With my growing interest in medicine and the clinical implications of genetic variation, I wanted to study how specific genetic variants affect disease pathogenesis and how biomarkers can be used clinically. I secured a research position in the Armanios lab at the JHU School of Medicine, where I have created analysis pipelines to study large biobanks of sequencing data along with clinical phenotypes to study clonal hematopoiesis (CH, a precursor to cancer) as an adaptive evolutionary response to telomere dynamics. I discovered a novel CH mutation that is more prevalent among individuals with short telomeres. I also used my analysis pipeline to identify long telomere candidate genes, which can be important cancer risk factors. We use an innovative approach focused on applying computational techniques to analyze a broad population of individuals to identify candidate genes or specific mutations involved in disease pathogenesis.
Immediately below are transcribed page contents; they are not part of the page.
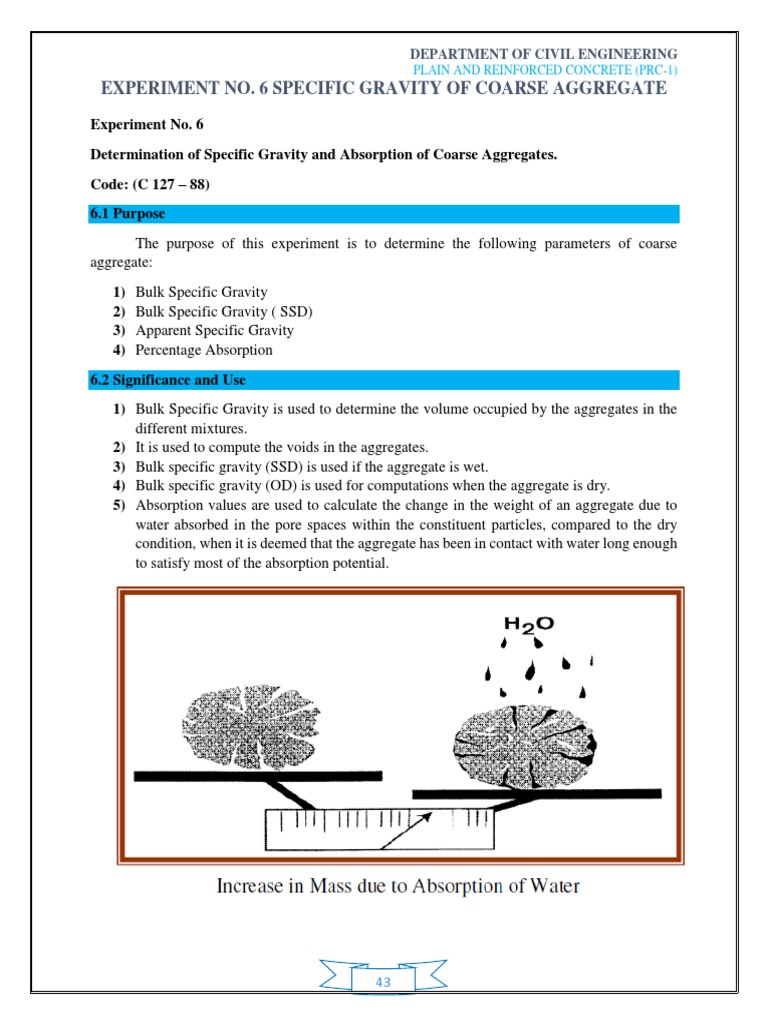 DEPARTMENT OF CIVIL ENGINEERING
PLAIN AND REINFORCED CONCRETE (PRC-1)

EXPERIMENT NO. 6 SPECIFIC GRAVITY OF COARSE AGGREGATE

Experiment No. 6

Determination of Specific Gravity and Absorption of Coarse Aggregates.

Code: (C 127 – 88)

6.1 Purpose

The purpose of this experiment is to determine the following parameters of coarse aggregate:

1) Bulk Specific Gravity
2) Bulk Specific Gravity ( SSD)
3) Apparent Specific Gravity
4) Percentage Absorption

6.2 Significance and Use

1) Bulk Specific Gravity is used to determine the volume occupied by the aggregates in the different mixtures.
2) It is used to compute the voids in the aggregates.
3) Bulk specific gravity (SSD) is used if the aggregate is wet.
4) Bulk specific gravity (OD) is used for computations when the aggregate is dry.
5) Absorption values are used to calculate the change in the weight of an aggregate due to water absorbed in the pore spaces within the constituent particles, compared to the dry condition, when it is deemed that the aggregate has been in contact with water long enough to satisfy most of the absorption potential.

$H_2O$

Increase in Mass due to Absorption of Water

43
This is followed by wet-lab functional assays to determine mechanisms behind disease development and to understand the potential for diagnostic utility for patients. Through my research experiences, I have found that research is a beautiful expression of creative thinking that allows us to unpack how the world works. Researchers are like magicians coming up with new tricks; they must think about their goals, analyze existing information, and devise novel, out-of-the-box methods to drive discovery. With the support of the ARCS award, I aim to continue studying mechanisms behind TERTp clonal expansion and the role of genomic variants in disease pathogenesis. In the Armanios Lab, I was named a Turock Scholar and received a research grant through JHU’s Bloomberg Distinguished Professor program for prior research. I know how research grants support creative problem-solving. This award money will also reduce my undergraduate tuition. What I am most excited about is also the opportunity to be exposed to the rich network within ARCS, including former JHU scholars and other alumni. This will enable me to hear and learn from the experiences of others who are at different stages of their research careers.